AMD pretty much dropped a nuke on the desktop processor market with its new 7nm Zen 2 based Ryzen 3000 family of processors. As our review of the Ryzen 7 3700X and Ryzen 9 3900X showed, these processors offer strong single- and multi-core performance in a wide variety of applications, and AMD is being very aggressive with pricing compared to its Intel counterparts.
So where does that leave AMD's Ryzen Threadripper family of HEDT processors? If a new report is accurate, the Zen 2-based Ryzen Threadripper 3000 processors will start arriving in October. This news hails from DigiTimes, which says that its sources come from motherboard manufacturers familiar with AMD's plans.
With the new Ryzen 3000 consumer processor family adding new 12-core and 16-core SKUs, many thought that we'd seen the end of Ryzen Threadripper. However, AMD CEO Dr. Lisa Su laid those rumors rest in May, stating, "You will see more [Threadripper] from us; you will definitely see more. “If mainstream is moving up, then Threadripper will have to move up, up—and that’s what we’re working on."
The Ryzen Threadripper 2000 family, which was introduced in 2018, doubled the maximum number of available cores from 16 to 32, and there is wild speculation that AMD may do the same thing once again by doubling the core count to 64 (128 threads). There could even be a half-step in there as well with 48 cores (96 threads). But that's just pure speculation at this point.

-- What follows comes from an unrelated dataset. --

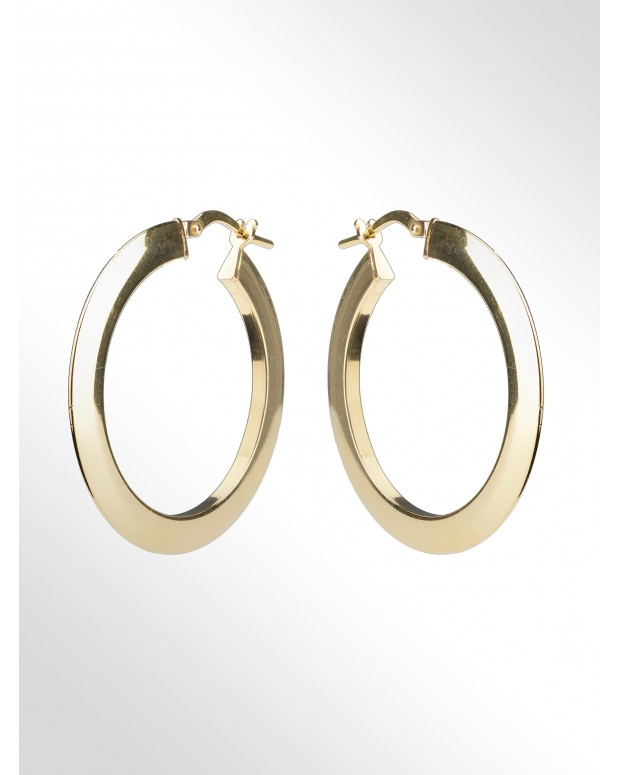 Hoop earrings in sterling...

Whatever the case, AMD will need to do something big to differentiate Ryzen 3000 from Ryzen Threadripper 3000. Our own testing showed that the Ryzen 9 3900X is able to outgun the Ryzen Threadripper 2950X in some benchmarks. When the 16-core Ryzen 9 3950X arrives in October, priced at $749, it's likely to further put pressure on the existing Ryzen Threadripper 2950X and higher-end parts like the Ryzen Threadripper 2970WX.